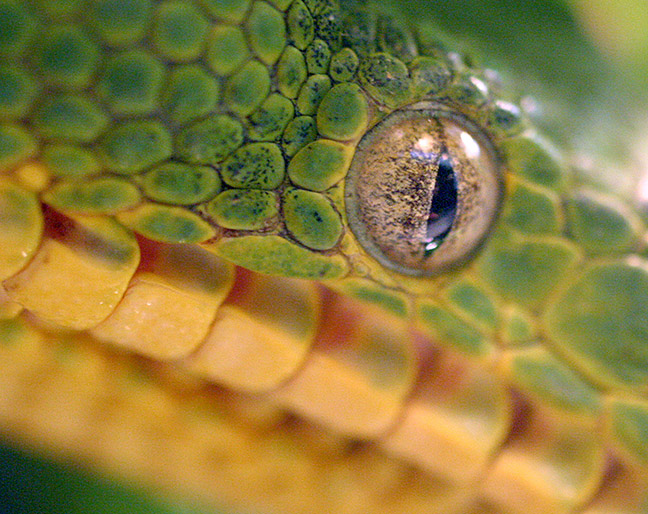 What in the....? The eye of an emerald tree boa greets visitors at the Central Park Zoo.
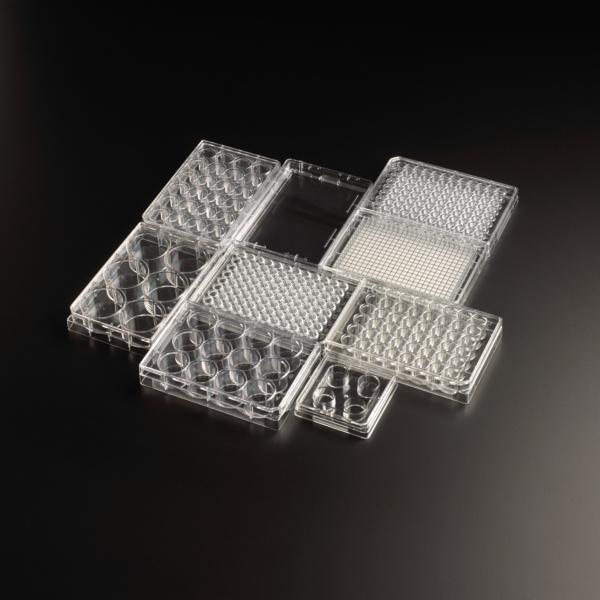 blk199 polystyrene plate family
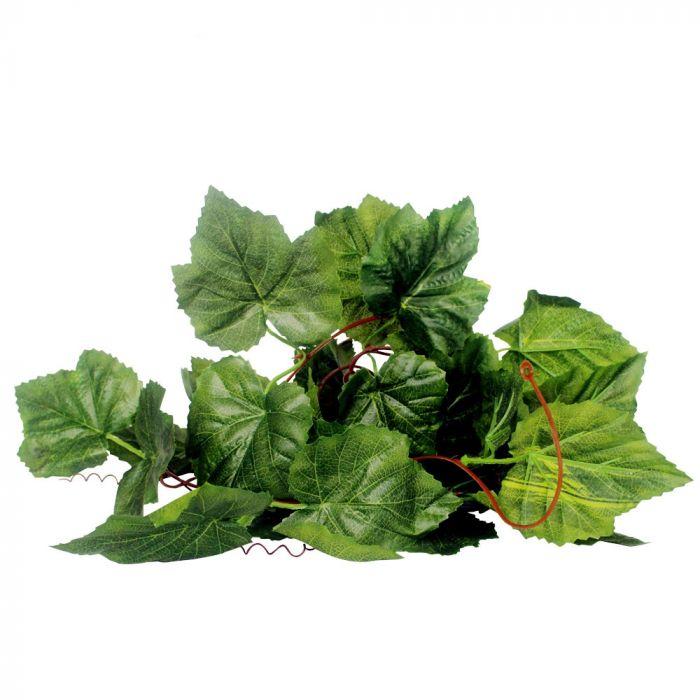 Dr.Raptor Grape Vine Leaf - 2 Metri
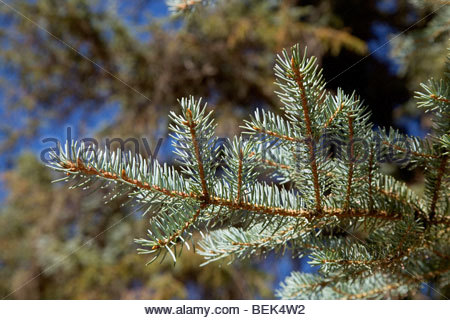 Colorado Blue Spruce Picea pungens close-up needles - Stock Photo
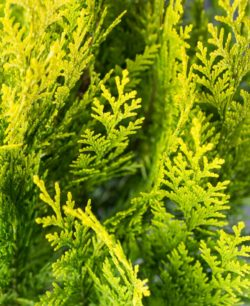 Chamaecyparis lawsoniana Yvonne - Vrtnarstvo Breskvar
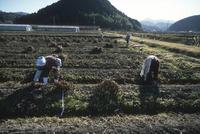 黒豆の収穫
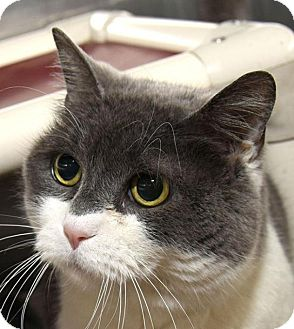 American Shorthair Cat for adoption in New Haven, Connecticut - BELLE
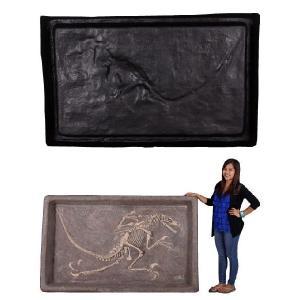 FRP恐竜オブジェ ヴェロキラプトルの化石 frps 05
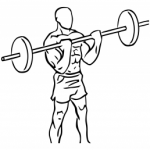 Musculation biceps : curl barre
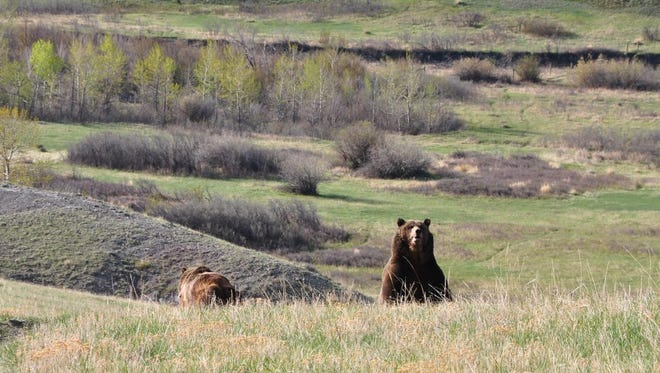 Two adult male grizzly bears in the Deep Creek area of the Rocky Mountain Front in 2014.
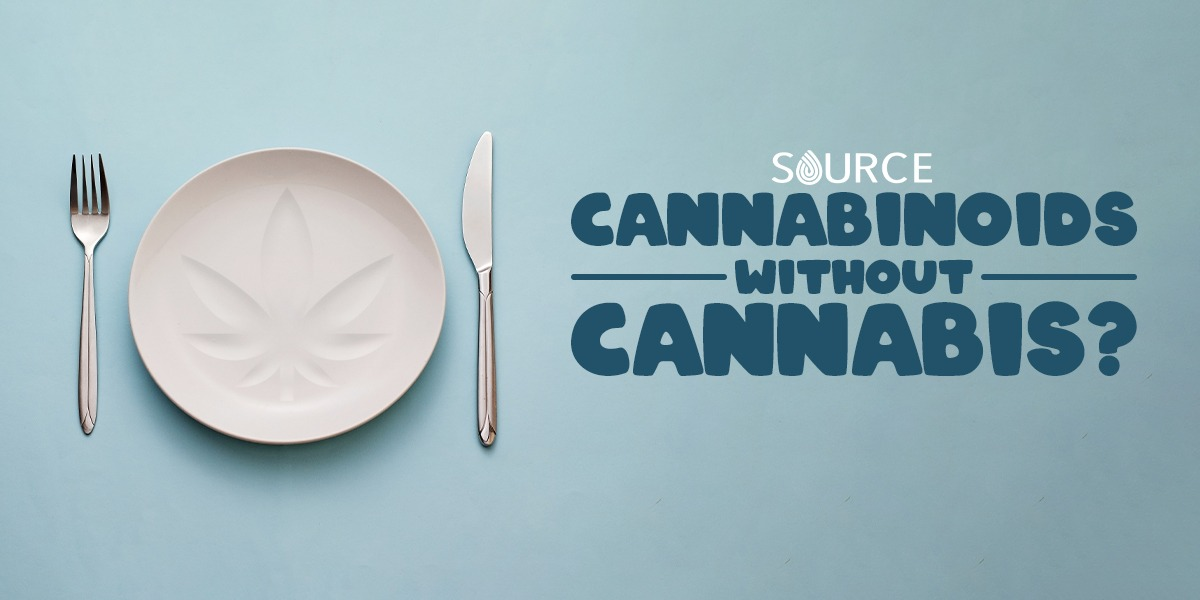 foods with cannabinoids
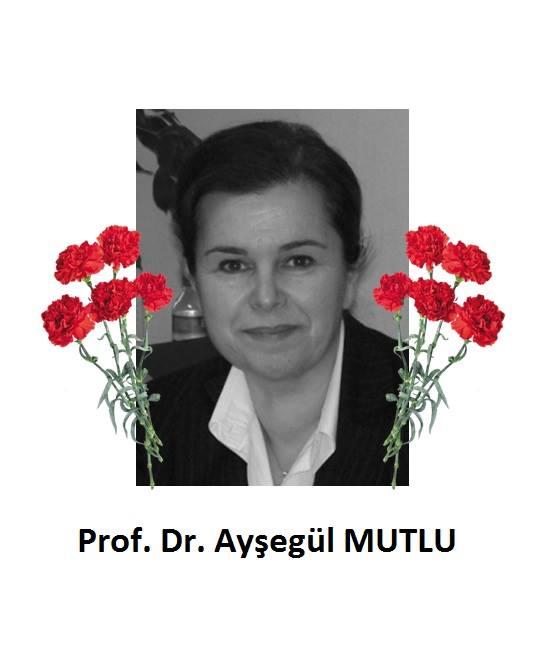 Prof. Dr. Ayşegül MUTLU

+ + + + + + +

Task prompt:
Excluding images, output exactly the lines from the one that holds "American Shorthair Cat" through the final line of the material, both ends included.

Answer box:
 American Shorthair Cat for adoption in New Haven, Connecticut - BELLE
 FRP恐竜オブジェ ヴェロキラプトルの化石 frps 05
 Musculation biceps : curl barre
 Two adult male grizzly bears in the Deep Creek area of the Rocky Mountain Front in 2014.
 foods with cannabinoids
 Prof. Dr. Ayşegül MUTLU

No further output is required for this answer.